Dataset entries
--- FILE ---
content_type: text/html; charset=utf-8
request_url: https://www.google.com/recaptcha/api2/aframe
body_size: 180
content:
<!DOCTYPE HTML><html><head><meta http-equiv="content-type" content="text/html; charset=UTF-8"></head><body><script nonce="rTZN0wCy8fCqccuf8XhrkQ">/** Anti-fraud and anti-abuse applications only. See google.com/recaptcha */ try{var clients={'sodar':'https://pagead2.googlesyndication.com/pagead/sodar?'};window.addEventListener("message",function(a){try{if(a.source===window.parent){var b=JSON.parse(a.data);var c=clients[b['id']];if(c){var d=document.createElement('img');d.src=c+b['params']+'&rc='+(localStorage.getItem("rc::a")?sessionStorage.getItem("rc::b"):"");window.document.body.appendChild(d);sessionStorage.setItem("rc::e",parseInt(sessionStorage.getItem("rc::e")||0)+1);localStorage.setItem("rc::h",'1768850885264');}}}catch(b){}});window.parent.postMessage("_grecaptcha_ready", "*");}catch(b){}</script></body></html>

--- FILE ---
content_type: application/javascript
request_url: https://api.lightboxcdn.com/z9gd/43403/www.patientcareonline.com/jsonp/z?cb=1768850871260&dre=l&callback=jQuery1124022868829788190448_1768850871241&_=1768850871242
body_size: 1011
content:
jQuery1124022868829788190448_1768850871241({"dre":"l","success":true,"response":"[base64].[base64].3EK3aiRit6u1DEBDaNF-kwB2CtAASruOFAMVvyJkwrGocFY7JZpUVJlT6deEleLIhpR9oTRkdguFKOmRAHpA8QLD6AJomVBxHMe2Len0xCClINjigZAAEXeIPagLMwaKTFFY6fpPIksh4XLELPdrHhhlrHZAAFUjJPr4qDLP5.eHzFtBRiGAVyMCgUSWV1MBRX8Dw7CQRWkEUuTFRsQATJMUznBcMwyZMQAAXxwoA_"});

Exercise objective: Each line above must be reproduced exactly.

Task solution:
--- FILE ---
content_type: text/html; charset=utf-8
request_url: https://www.google.com/recaptcha/api2/aframe
body_size: 180
content:
<!DOCTYPE HTML><html><head><meta http-equiv="content-type" content="text/html; charset=UTF-8"></head><body><script nonce="rTZN0wCy8fCqccuf8XhrkQ">/** Anti-fraud and anti-abuse applications only. See google.com/recaptcha */ try{var clients={'sodar':'https://pagead2.googlesyndication.com/pagead/sodar?'};window.addEventListener("message",function(a){try{if(a.source===window.parent){var b=JSON.parse(a.data);var c=clients[b['id']];if(c){var d=document.createElement('img');d.src=c+b['params']+'&rc='+(localStorage.getItem("rc::a")?sessionStorage.getItem("rc::b"):"");window.document.body.appendChild(d);sessionStorage.setItem("rc::e",parseInt(sessionStorage.getItem("rc::e")||0)+1);localStorage.setItem("rc::h",'1768850885264');}}}catch(b){}});window.parent.postMessage("_grecaptcha_ready", "*");}catch(b){}</script></body></html>

--- FILE ---
content_type: application/javascript
request_url: https://api.lightboxcdn.com/z9gd/43403/www.patientcareonline.com/jsonp/z?cb=1768850871260&dre=l&callback=jQuery1124022868829788190448_1768850871241&_=1768850871242
body_size: 1011
content:
jQuery1124022868829788190448_1768850871241({"dre":"l","success":true,"response":"[base64].[base64].3EK3aiRit6u1DEBDaNF-kwB2CtAASruOFAMVvyJkwrGocFY7JZpUVJlT6deEleLIhpR9oTRkdguFKOmRAHpA8QLD6AJomVBxHMe2Len0xCClINjigZAAEXeIPagLMwaKTFFY6fpPIksh4XLELPdrHhhlrHZAAFUjJPr4qDLP5.eHzFtBRiGAVyMCgUSWV1MBRX8Dw7CQRWkEUuTFRsQATJMUznBcMwyZMQAAXxwoA_"});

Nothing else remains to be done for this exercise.